And as I saw that metal triangle shifting with pressure from the other side, a wave of terror engulfed me. I did not want to see what lay on the other side of the door, and I turned and slammed the outer door without giving myself time to think. Even as I did so, a grating sound reverberated down the pasage and the triangular door crashed open. Through the crack as I slammed the door I saw something ooze into the corridor — a pale grey shape, expanding and crinkling, which glistened and shook gelatinously as still-moving particles dropped free; but it was only a glimpse, and after that it is only in nightmares that I imagine I see the complete shape of Azathoth.

I fled from the pyramid then. It was just daylight, and over the trees black shapes were flapping home. I plunged through the corridors of trees, and at one point one of the beings from Xiclotl started out into my path. What was worse, it drew back at my approach.

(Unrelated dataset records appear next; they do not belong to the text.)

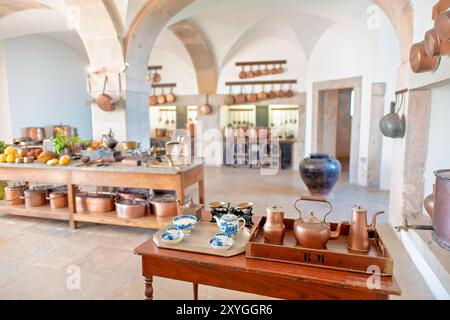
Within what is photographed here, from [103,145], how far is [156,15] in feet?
7.39

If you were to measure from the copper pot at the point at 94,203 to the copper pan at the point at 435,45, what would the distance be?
3.72 m

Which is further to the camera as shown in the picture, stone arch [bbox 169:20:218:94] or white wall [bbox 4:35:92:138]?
white wall [bbox 4:35:92:138]

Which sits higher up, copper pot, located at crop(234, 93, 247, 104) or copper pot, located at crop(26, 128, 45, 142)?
copper pot, located at crop(234, 93, 247, 104)

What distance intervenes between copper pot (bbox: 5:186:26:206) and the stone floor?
234 millimetres

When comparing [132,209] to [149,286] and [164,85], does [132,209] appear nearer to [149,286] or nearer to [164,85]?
[149,286]

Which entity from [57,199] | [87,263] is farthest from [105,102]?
[87,263]

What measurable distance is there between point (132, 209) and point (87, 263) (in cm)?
79

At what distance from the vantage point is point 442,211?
90.2 inches

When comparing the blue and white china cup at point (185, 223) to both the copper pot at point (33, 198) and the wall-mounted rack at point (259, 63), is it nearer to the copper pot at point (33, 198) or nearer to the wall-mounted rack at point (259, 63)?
the copper pot at point (33, 198)

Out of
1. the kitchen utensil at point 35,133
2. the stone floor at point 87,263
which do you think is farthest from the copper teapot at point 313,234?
the kitchen utensil at point 35,133

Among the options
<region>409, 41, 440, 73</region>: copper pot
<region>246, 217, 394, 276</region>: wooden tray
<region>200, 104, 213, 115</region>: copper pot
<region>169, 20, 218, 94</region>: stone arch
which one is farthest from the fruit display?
<region>200, 104, 213, 115</region>: copper pot

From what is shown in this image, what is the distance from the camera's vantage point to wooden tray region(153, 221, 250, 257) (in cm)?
170

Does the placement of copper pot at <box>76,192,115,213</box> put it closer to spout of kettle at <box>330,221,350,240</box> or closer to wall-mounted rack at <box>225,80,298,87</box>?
spout of kettle at <box>330,221,350,240</box>
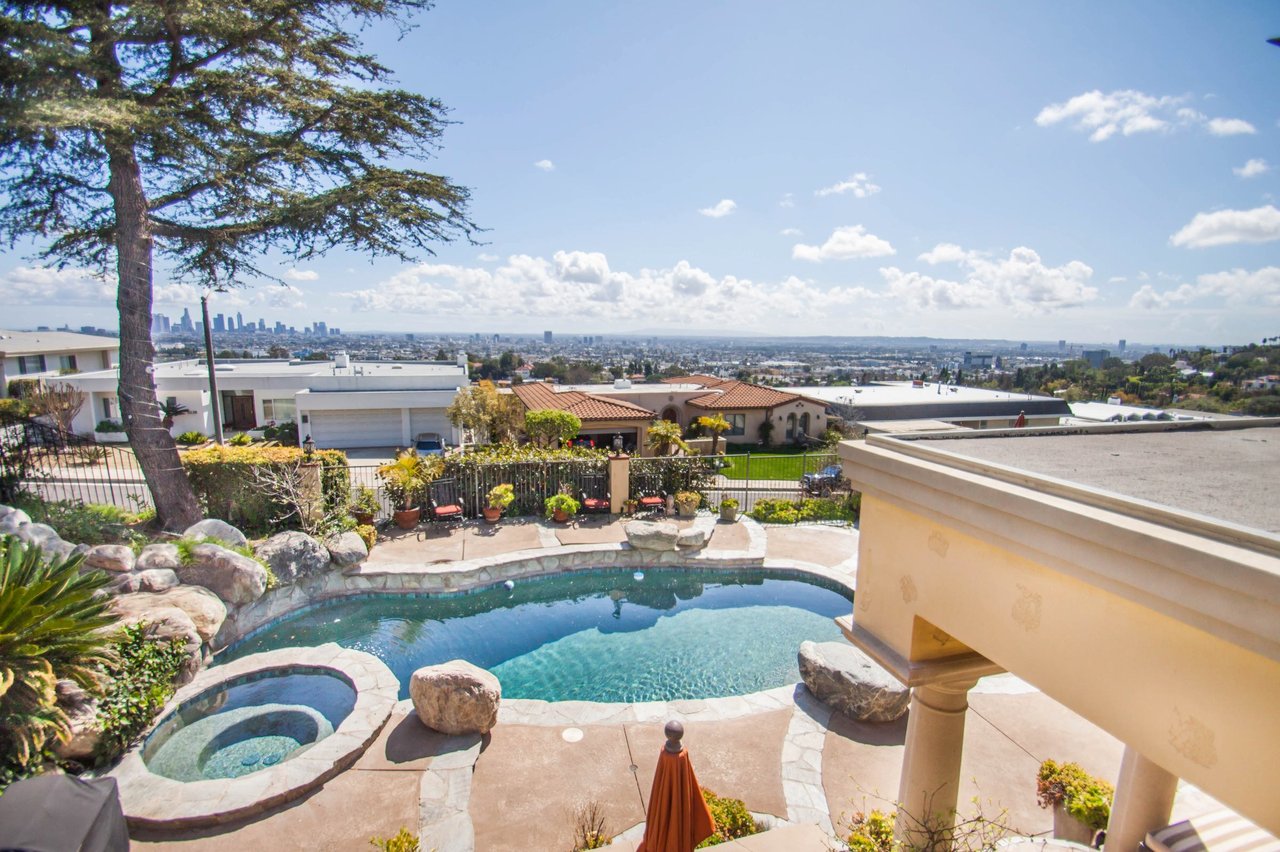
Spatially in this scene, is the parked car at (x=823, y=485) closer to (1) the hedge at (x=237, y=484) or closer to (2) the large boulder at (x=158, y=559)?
(1) the hedge at (x=237, y=484)

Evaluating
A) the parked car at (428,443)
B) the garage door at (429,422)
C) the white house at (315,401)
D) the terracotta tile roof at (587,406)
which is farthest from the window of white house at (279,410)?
the terracotta tile roof at (587,406)

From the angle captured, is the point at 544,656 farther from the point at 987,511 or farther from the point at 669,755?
the point at 987,511

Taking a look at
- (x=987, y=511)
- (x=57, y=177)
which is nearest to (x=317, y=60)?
(x=57, y=177)

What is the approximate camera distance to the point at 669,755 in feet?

Though some of my possessions were left in my room there, I never returned to the inn at Brichester, and no doubt they still speak of me there as having died horribly. I thought that in this way I could make sure the insects could not harm me — but the first night after the experience in the clearing, I felt again that crawling in my brain. Since then I have frequently caught myself seeking persons gullible enough to be lured to the clearing, but always I have been able to fight off such impulses. I do not know how long I can continue to fight — and so I am going to use the one method to end this unholy preying on my mind.

The sun has sunk below the horizon now, leaving only a lurid glow which shines on the razor lying on the table before me. Perhaps it is only imagination which makes me seem to feel a restless, blinding stirring in my brain — at any rate, I must hesitate no longer. It may be that the insects will eventually overpower the world; but I will have done all that is possible for me to do to prevent the release of that whose shape I once glimpsed, and which still awaits impatiently the opening of the multidimensional gate.

The Render of the Veils

At midnight the last bus to Brichester had gone, and it was raining heavily. Kevin Gillson bitterly considered standing under the marquee of the nearby cinema until morning, but the high wind was driving the rain under it so that it provided no shelter. He turned the collar of his raincoat up as water began to ooze down his neck, and slowly walked up the hill away from the bus stop.

The streets were virtually deserted; a few cars which passed did not respond to his signals. Very few of the houses he passed were even lit; it depressed him to walk along the wet-black pavement which reflected wavering images of street lamps back at him. He met only one other person — a silent figure leaning in the shadow of a doorway. Only the red glow from a cigarette persuaded Gillson that anyone was there at all.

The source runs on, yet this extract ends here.